Application of modern equipment and operation technology to the most historic and traditional of mass transportation systems has permitted refinement and upgrading of service and management of surface rail systems, without requiring extensive redesign of the vehicles and basic technology. The resulting reliability and straightforward operational characteristics of at grade rail equipment leads to relatively uncomplicated operation and management.
The operational risks of At Grade Rail essentially preclude the possibility of automatic operation of this technology. Engineers are required in each train and a second engineer is being required in many systems as a precautionary safety measure. This eliminates the efficiency of real time computerized management of the system.
Operational management of these systems is being improved at great expense in the Los Angeles region as an emergency safety measure. These improvements include automatic devices to stop the train if the engineer proceeds through a red signal or is traveling above a safe speed on a particular portion of the track.
Adjustment of schedules and capacities of rail routes can be accomplished in a timely manner if sufficient additional rolling stock is available for service. With adequate maintenance programs, system vehicles and equipment can be fairly easily kept in optimal running condition to support the quality and on-time performance records of the service. However, the history of At Grade Rail systems in the Southern California region contains numerous examples of inefficient, and in some cases dangerous, lack of system management. These incidents have been the result of both maintenance and operational failures and in some cases, intentional or accidental interference with surface traffic.

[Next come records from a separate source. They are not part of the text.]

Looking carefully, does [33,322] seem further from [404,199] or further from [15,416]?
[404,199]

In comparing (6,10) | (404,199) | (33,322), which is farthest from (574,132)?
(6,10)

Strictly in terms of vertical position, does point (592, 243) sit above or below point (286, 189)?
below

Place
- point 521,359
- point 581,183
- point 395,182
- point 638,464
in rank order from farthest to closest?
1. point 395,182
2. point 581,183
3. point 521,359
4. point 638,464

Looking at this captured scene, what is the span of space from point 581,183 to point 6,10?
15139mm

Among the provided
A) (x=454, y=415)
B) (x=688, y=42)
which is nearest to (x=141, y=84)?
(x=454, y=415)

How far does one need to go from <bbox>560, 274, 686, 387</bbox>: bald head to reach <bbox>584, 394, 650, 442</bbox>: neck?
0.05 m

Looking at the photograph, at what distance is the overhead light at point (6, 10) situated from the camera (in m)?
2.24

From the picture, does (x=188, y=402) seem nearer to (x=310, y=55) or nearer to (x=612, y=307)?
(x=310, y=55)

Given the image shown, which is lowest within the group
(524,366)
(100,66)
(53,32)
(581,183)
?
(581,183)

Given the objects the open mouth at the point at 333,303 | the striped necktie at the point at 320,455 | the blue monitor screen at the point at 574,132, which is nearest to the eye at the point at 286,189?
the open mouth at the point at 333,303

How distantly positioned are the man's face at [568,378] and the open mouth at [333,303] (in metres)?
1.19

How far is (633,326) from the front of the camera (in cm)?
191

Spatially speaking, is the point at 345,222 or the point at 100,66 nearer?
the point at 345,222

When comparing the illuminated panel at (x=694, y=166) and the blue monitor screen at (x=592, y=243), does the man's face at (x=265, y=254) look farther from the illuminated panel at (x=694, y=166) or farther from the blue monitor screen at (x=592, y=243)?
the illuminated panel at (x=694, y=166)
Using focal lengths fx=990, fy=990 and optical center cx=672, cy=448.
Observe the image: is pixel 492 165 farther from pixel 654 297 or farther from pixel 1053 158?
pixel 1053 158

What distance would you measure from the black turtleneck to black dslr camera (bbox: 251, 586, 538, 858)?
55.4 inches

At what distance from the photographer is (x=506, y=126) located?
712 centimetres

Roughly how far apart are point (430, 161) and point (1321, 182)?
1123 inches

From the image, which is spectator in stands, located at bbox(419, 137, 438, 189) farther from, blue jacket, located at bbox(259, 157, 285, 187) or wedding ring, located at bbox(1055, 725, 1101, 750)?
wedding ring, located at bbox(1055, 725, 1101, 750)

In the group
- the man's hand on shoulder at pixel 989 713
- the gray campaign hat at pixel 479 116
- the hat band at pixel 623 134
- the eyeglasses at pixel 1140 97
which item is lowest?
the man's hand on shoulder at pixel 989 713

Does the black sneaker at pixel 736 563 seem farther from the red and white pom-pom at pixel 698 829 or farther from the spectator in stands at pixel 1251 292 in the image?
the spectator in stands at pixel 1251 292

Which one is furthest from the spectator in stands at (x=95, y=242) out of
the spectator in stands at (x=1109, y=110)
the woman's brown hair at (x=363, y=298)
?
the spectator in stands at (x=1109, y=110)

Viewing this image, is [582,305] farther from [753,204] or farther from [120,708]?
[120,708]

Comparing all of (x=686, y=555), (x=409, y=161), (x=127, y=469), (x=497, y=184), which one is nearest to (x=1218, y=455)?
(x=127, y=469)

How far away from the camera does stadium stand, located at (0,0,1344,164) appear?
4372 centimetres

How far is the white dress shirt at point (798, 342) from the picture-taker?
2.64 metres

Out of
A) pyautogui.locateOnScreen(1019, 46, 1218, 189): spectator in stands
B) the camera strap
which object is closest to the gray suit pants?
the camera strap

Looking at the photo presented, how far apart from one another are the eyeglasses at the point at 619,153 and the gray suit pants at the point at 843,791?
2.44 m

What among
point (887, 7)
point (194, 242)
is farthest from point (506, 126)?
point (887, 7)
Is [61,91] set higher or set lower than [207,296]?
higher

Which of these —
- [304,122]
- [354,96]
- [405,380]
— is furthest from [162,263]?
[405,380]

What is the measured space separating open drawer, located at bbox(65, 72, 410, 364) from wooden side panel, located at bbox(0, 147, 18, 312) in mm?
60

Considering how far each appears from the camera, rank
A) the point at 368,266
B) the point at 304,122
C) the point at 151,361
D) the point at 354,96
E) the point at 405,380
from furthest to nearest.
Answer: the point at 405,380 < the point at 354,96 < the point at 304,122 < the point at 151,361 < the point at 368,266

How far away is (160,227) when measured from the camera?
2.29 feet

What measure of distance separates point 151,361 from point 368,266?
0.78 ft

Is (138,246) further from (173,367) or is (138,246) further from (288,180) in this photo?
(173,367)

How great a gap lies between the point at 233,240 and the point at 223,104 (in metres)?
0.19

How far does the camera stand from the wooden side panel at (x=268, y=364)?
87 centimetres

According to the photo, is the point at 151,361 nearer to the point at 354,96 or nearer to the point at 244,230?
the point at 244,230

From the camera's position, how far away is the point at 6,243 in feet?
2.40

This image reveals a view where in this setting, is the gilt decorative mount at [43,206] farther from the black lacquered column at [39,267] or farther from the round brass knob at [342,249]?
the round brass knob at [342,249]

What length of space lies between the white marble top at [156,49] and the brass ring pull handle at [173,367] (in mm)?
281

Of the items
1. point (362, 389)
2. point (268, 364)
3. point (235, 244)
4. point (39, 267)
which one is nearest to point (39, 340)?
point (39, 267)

Modern ticket issuing and toll collection methods are not easily adapted to traditional trolley and surface rail systems. While more exotic technology is not always necessary or expected by riders of the rail systems, efforts are being made to develop ticketing systems that prevent the unpaid use of the service known to be present on many systems and yet do not delay the authorized users. Considerable public resistance to these systems has been demonstrated in recent months in some areas.